(Extracted records)
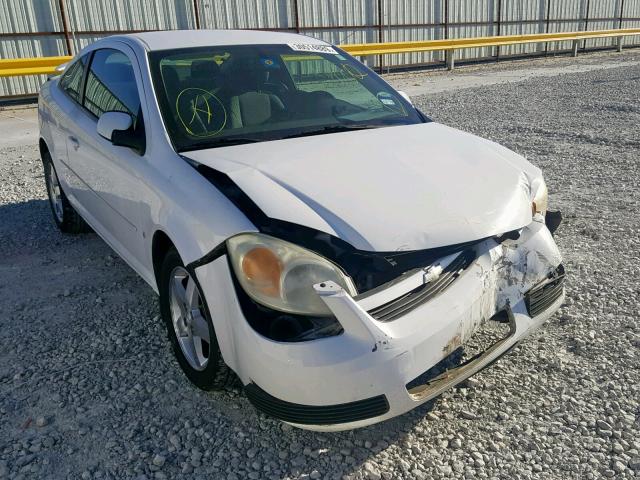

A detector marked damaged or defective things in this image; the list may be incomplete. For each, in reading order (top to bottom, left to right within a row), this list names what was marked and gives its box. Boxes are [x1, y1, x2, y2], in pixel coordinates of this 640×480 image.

broken headlight lens [228, 233, 358, 316]
damaged white coupe [37, 30, 564, 430]
crumpled front bumper [196, 220, 564, 432]
broken headlight lens [532, 178, 548, 218]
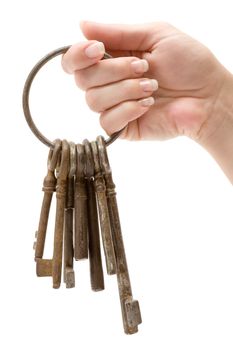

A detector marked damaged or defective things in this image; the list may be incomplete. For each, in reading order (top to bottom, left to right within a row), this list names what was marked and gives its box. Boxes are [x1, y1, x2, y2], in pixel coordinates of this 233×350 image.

old rusty key [33, 139, 61, 276]
old rusty key [52, 139, 70, 290]
old rusty key [83, 140, 104, 292]
old rusty key [91, 141, 116, 274]
old rusty key [95, 136, 141, 334]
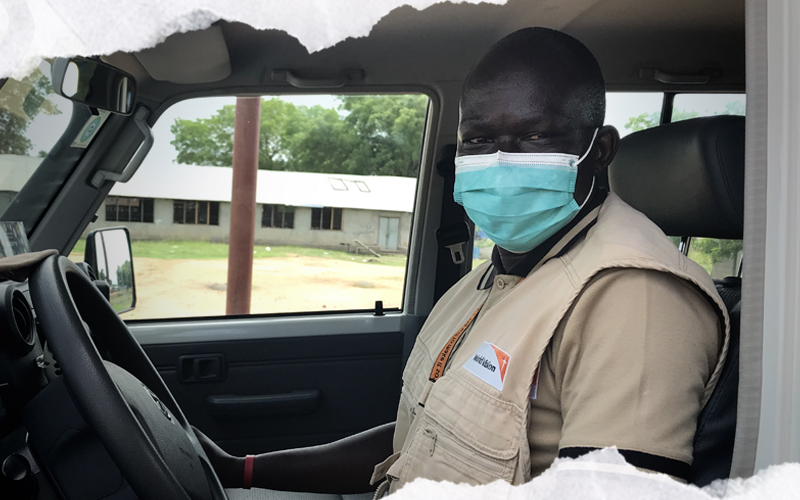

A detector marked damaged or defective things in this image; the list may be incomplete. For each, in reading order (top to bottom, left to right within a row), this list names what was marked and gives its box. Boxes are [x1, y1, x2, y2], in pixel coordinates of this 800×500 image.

torn white paper border [0, 0, 506, 79]
torn white paper border [390, 450, 800, 500]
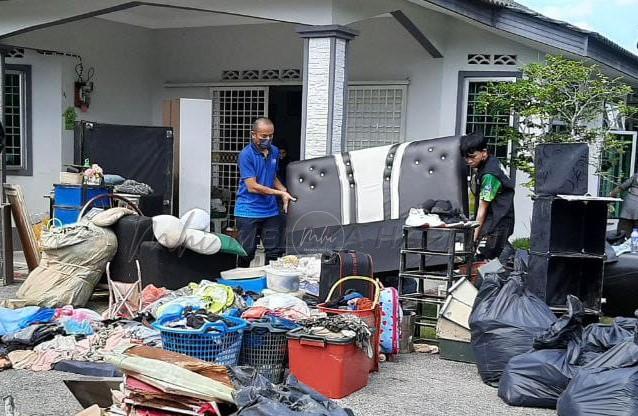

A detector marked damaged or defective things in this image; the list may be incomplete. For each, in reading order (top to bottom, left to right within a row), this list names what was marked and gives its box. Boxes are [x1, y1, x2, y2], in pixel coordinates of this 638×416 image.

* _Task statement_:
Copy all of the entries above word for word, omitting the pictures.

* _Answer below_:
A detector marked damaged or defective things in this image; the list may be incomplete. For each, in reading order (top to bottom, left to right within a row), this list names what was marked and gives its box. Boxes are [x1, y1, x2, y2], in pixel coordinates of this 640×480 image.

broken headlight lens [228, 233, 358, 316]
damaged white coupe [37, 30, 564, 430]
crumpled front bumper [196, 220, 564, 432]
broken headlight lens [532, 178, 548, 218]

A detector marked damaged or defective things in this image; the list may be incomplete. For each, in reading order (top to bottom, left to right within a row), this list names what was marked and gives its box. Boxes are [x1, y1, x2, y2], in pixel coordinates of this 233×350 image.

old rusty key [33, 139, 61, 276]
old rusty key [52, 139, 70, 290]
old rusty key [83, 140, 104, 292]
old rusty key [91, 141, 116, 274]
old rusty key [95, 136, 141, 334]

A detector marked damaged or defective things in this image; the list may be incomplete. For each, in reading order (top to bottom, left to right within a row), this list names what was marked and gives its box. Boxes are [x1, y1, x2, y2], in pixel coordinates of this 800×500 image.

torn white paper border [0, 0, 506, 79]
torn white paper border [390, 450, 800, 500]

A detector marked damaged or defective things in this image; the list may be incomplete. For each, in reading order (top to bottom, left to right within a row), this list names what was marked and gives its box. Boxes are [x1, y1, x2, y2], in pixel coordinates of this 638×416 image.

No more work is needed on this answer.